___ RECORD EXTRACTS

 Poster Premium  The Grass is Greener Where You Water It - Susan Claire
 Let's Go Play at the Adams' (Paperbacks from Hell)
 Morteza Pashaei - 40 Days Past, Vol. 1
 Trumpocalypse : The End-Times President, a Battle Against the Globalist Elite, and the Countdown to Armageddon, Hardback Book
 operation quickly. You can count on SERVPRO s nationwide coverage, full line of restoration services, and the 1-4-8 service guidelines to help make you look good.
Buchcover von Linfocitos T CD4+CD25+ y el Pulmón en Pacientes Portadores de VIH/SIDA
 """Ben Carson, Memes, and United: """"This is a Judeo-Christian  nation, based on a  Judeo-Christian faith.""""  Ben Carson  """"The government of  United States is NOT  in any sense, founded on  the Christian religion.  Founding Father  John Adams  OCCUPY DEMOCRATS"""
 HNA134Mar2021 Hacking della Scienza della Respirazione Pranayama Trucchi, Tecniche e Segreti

______
___ RECORD EXTRACTS

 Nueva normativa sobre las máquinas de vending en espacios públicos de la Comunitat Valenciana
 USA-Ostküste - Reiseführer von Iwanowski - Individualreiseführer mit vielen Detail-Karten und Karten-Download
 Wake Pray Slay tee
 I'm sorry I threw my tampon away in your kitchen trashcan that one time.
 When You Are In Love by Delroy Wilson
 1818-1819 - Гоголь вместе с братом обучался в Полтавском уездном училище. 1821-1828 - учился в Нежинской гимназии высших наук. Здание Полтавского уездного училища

______
___ RECORD EXTRACTS

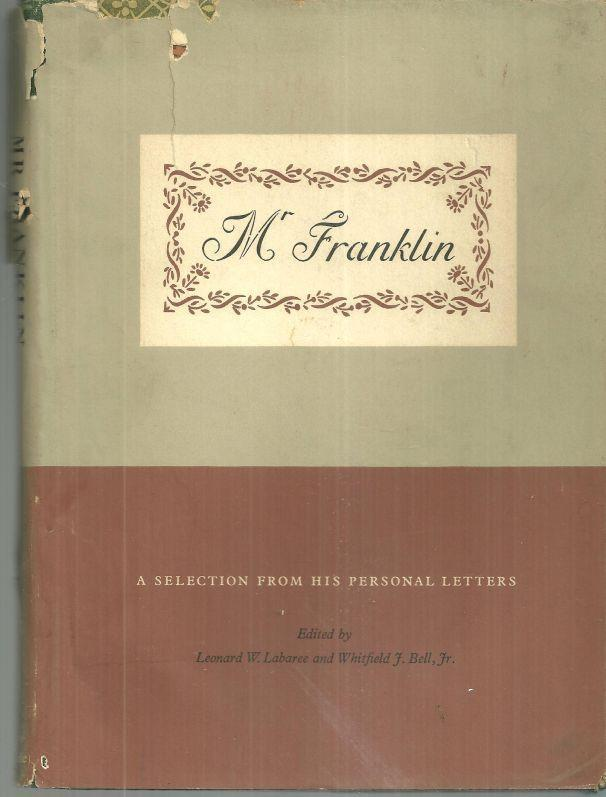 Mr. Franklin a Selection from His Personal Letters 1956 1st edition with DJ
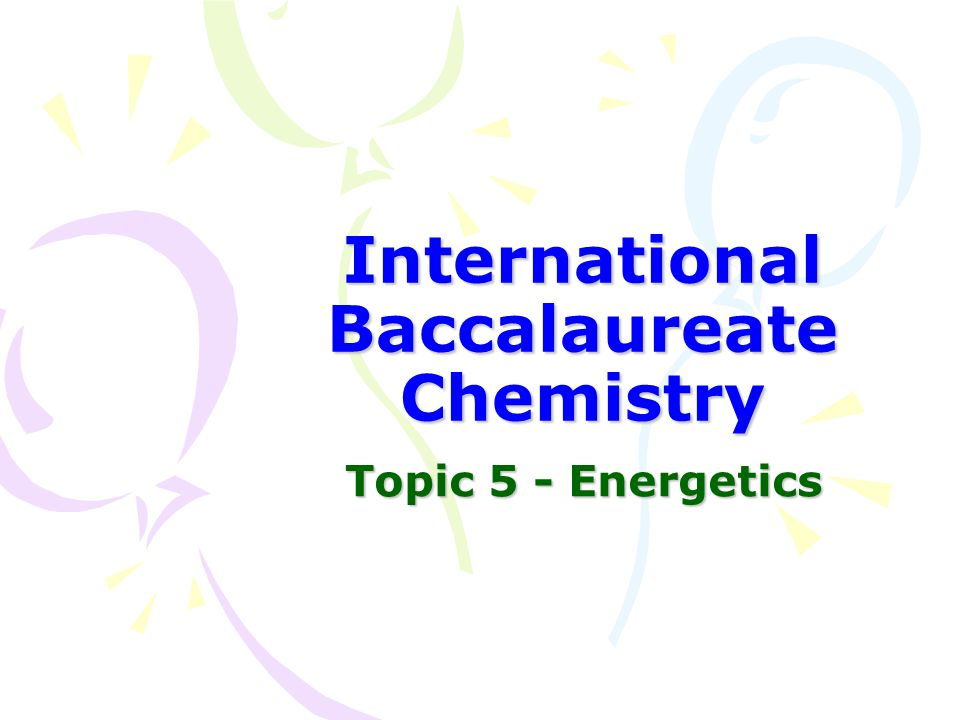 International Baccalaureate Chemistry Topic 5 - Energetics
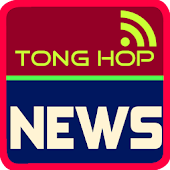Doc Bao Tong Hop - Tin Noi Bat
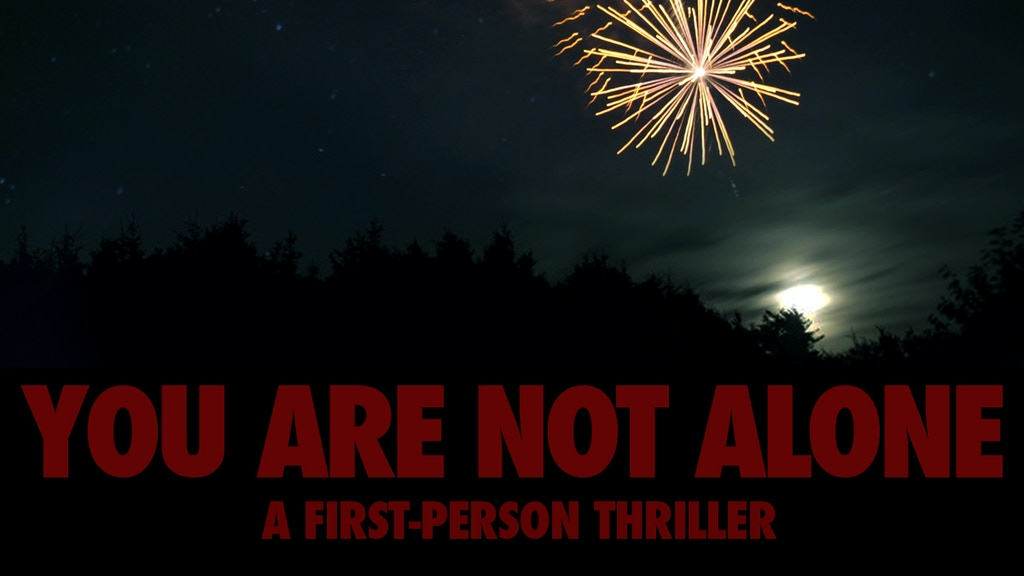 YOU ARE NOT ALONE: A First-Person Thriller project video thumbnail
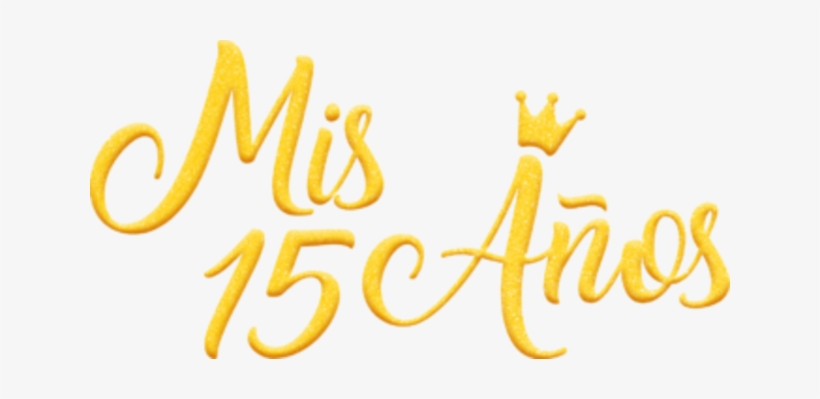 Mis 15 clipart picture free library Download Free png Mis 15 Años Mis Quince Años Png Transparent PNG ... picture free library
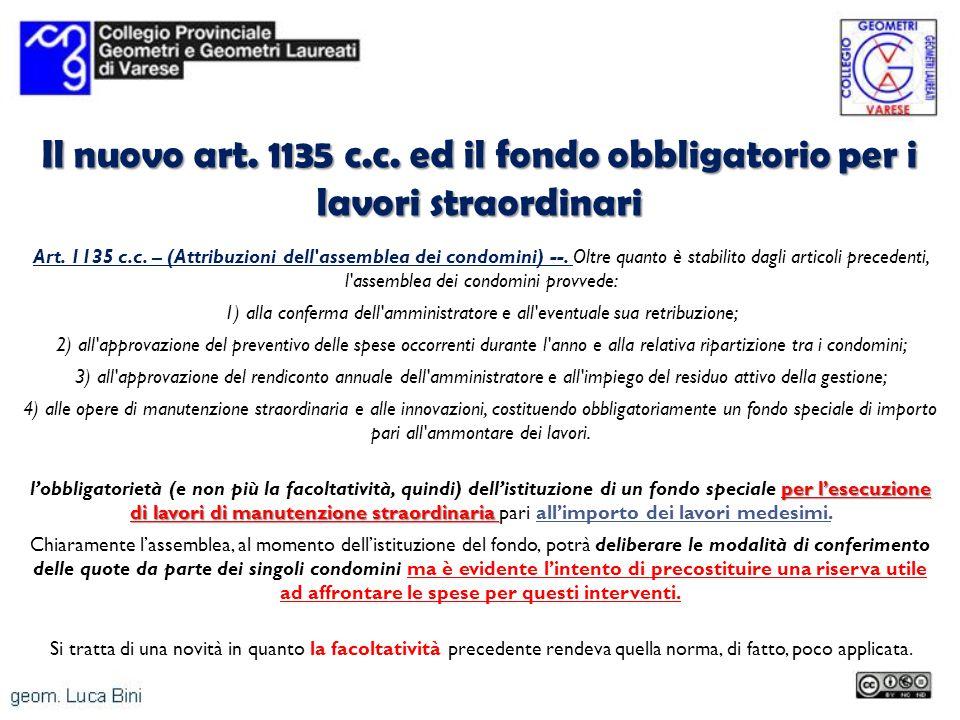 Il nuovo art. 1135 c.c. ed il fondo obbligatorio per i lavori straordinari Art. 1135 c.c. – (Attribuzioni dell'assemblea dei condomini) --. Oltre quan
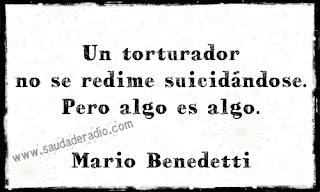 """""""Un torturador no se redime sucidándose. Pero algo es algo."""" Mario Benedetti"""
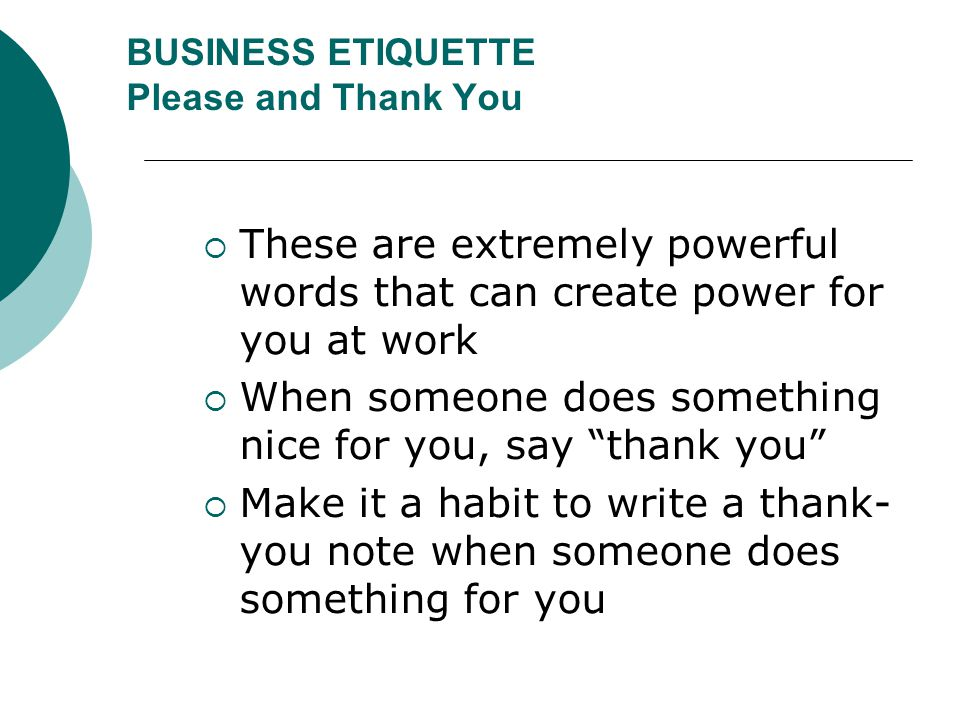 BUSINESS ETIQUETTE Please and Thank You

______

__YOUR GOAL__: Transcribe the listing above exactly, but only from the line with "YOU ARE NOT" through the line with "BUSINESS ETIQUETTE Please and Thank You". Include both of those lines and omit the pictures.

__OUTPUT BELOW__:
 YOU ARE NOT ALONE: A First-Person Thriller project video thumbnail
 Mis 15 clipart picture free library Download Free png Mis 15 Años Mis Quince Años Png Transparent PNG ... picture free library
 Il nuovo art. 1135 c.c. ed il fondo obbligatorio per i lavori straordinari Art. 1135 c.c. – (Attribuzioni dell'assemblea dei condomini) --. Oltre quan
 """""""Un torturador no se redime sucidándose. Pero algo es algo."""" Mario Benedetti"""
 BUSINESS ETIQUETTE Please and Thank You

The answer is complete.